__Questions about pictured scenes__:
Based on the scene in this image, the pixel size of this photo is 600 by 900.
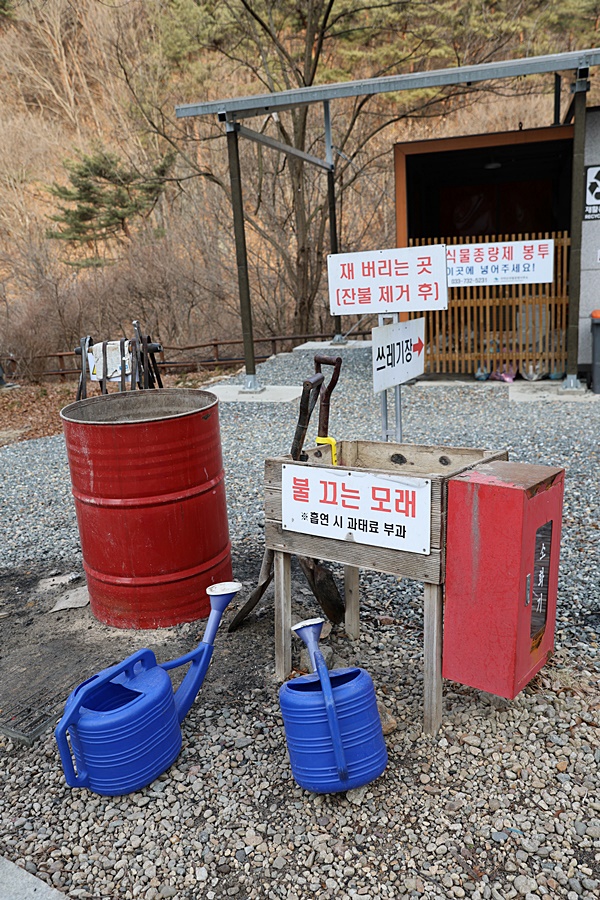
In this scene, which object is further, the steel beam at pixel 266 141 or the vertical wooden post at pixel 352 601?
the steel beam at pixel 266 141

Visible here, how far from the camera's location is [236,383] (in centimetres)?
1134

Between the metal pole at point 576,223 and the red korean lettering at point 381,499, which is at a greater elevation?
the metal pole at point 576,223

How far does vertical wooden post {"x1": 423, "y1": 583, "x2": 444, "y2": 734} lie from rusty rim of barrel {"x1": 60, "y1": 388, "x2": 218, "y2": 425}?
185cm

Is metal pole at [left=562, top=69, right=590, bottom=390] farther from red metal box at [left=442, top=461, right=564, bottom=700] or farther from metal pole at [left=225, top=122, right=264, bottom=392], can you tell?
red metal box at [left=442, top=461, right=564, bottom=700]

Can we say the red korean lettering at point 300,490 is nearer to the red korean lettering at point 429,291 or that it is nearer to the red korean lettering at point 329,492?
the red korean lettering at point 329,492

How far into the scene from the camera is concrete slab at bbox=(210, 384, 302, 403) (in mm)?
9859

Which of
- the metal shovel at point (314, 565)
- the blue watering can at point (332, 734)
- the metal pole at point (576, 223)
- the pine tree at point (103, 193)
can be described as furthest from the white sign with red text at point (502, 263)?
the pine tree at point (103, 193)

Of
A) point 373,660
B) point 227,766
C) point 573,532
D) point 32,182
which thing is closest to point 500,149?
point 573,532

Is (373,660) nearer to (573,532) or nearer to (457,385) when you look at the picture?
(573,532)

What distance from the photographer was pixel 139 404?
4.20 m

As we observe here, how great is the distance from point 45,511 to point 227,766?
3.88 metres

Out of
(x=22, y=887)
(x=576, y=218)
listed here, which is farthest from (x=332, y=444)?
(x=576, y=218)

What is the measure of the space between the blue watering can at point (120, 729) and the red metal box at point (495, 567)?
1.07 meters

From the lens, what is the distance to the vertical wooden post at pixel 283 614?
10.1 ft
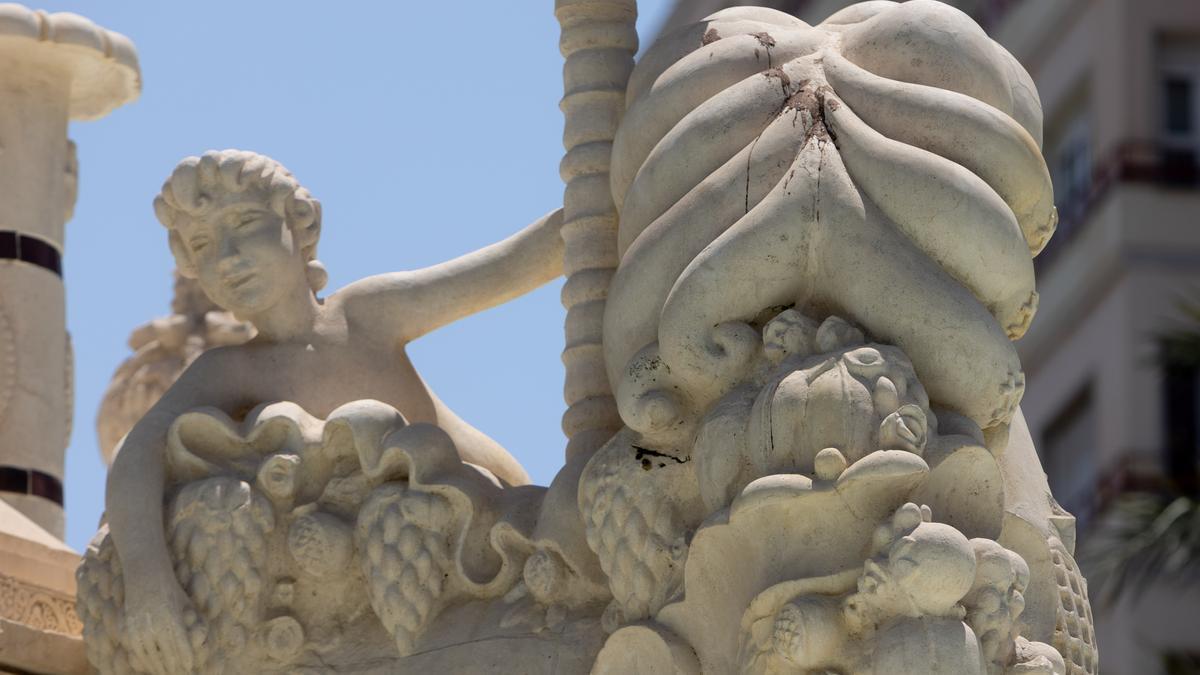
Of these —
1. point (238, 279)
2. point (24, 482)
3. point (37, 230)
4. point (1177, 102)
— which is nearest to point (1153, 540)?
point (37, 230)

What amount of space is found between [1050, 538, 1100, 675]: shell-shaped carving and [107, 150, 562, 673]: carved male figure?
5.79 feet

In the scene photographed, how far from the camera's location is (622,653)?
7.92 metres

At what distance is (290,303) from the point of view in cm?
898

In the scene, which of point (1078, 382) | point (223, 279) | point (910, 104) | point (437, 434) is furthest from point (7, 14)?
point (1078, 382)

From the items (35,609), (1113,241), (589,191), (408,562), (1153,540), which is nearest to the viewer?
(408,562)

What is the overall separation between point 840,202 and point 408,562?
5.01 ft

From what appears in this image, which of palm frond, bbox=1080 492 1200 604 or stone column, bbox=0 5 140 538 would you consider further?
palm frond, bbox=1080 492 1200 604

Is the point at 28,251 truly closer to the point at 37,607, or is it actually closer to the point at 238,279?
the point at 37,607

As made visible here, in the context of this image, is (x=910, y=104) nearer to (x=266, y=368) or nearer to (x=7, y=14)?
(x=266, y=368)

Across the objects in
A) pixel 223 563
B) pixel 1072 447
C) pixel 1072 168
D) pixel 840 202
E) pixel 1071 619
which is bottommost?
pixel 1071 619

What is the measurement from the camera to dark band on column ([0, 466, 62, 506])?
10648 mm

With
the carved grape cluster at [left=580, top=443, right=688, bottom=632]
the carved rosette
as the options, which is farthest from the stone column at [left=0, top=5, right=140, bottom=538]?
the carved grape cluster at [left=580, top=443, right=688, bottom=632]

__OBJECTIVE__:
Make an exact copy of every entry above, minus the images.

__COMPLETED TASK__:
Based on the scene in this image, the pixel size of this photo is 600 by 900.
In this scene, which object is further, the steel beam at pixel 266 141 or the vertical wooden post at pixel 352 601?
the steel beam at pixel 266 141

Visible here, how far from the camera's location is [236,383] (in centimetres)?
1134

Between the metal pole at point 576,223 and the red korean lettering at point 381,499, which is at a greater elevation?
the metal pole at point 576,223

How far does vertical wooden post {"x1": 423, "y1": 583, "x2": 444, "y2": 734} lie from rusty rim of barrel {"x1": 60, "y1": 388, "x2": 218, "y2": 425}?
185cm

Is metal pole at [left=562, top=69, right=590, bottom=390] farther from red metal box at [left=442, top=461, right=564, bottom=700] or farther from metal pole at [left=225, top=122, right=264, bottom=392], can you tell?
red metal box at [left=442, top=461, right=564, bottom=700]

Can we say the red korean lettering at point 300,490 is nearer to the red korean lettering at point 429,291 or that it is nearer to the red korean lettering at point 329,492?
the red korean lettering at point 329,492

How far into the scene from the camera is concrete slab at bbox=(210, 384, 302, 403) (in mm)?
9859

Which of
- the metal shovel at point (314, 565)
- the blue watering can at point (332, 734)
- the metal pole at point (576, 223)
- the pine tree at point (103, 193)
can be described as furthest from the white sign with red text at point (502, 263)?
the pine tree at point (103, 193)

Of
A) point 373,660
B) point 227,766
C) point 573,532
D) point 32,182
which thing is closest to point 500,149?
point 573,532

Is (373,660) nearer to (573,532) or nearer to (457,385) when you look at the picture?
(573,532)

What distance from the photographer was pixel 139 404?
4.20 m

As we observe here, how great is the distance from point 45,511 to point 227,766?
3.88 metres

Out of
(x=22, y=887)
(x=576, y=218)
listed here, which is farthest from (x=332, y=444)?
(x=576, y=218)

What is the measure of the space between the blue watering can at point (120, 729) and the red metal box at point (495, 567)?
1.07 meters

From the lens, what is the distance to the vertical wooden post at pixel 283 614?
10.1 ft
Of these —
1. point (238, 279)
2. point (24, 482)
3. point (37, 230)
4. point (1177, 102)
— which is nearest to point (1153, 540)?
point (37, 230)

What amount of space is found between [1050, 538, 1100, 675]: shell-shaped carving and [107, 150, 562, 673]: carved male figure?
5.79 feet

In the scene photographed, how far from the camera's location is (622,653)?
7.92 metres

At what distance is (290,303) from the point of view in cm?
898

In the scene, which of point (1078, 382) | point (223, 279) | point (910, 104) | point (437, 434) is furthest from point (7, 14)?
point (1078, 382)

From the items (35,609), (1113,241), (589,191), (408,562), (1153,540), which is nearest to the viewer?
(408,562)

What is the overall separation between point 840,202 and point 408,562?
5.01 ft

From what appears in this image, which of palm frond, bbox=1080 492 1200 604 or stone column, bbox=0 5 140 538 would you consider further?
palm frond, bbox=1080 492 1200 604

Is the point at 28,251 truly closer to the point at 37,607, or is it actually closer to the point at 238,279?
the point at 37,607

As made visible here, in the context of this image, is (x=910, y=104) nearer to (x=266, y=368) or nearer to (x=7, y=14)?
(x=266, y=368)

Across the objects in
A) pixel 223 563
B) pixel 1072 447
C) pixel 1072 168
D) pixel 840 202
E) pixel 1071 619
which is bottommost?
pixel 1071 619

What is the measurement from the camera to dark band on column ([0, 466, 62, 506])?
10648 mm

With
the carved grape cluster at [left=580, top=443, right=688, bottom=632]
the carved rosette
as the options, which is farthest from the stone column at [left=0, top=5, right=140, bottom=538]?
the carved grape cluster at [left=580, top=443, right=688, bottom=632]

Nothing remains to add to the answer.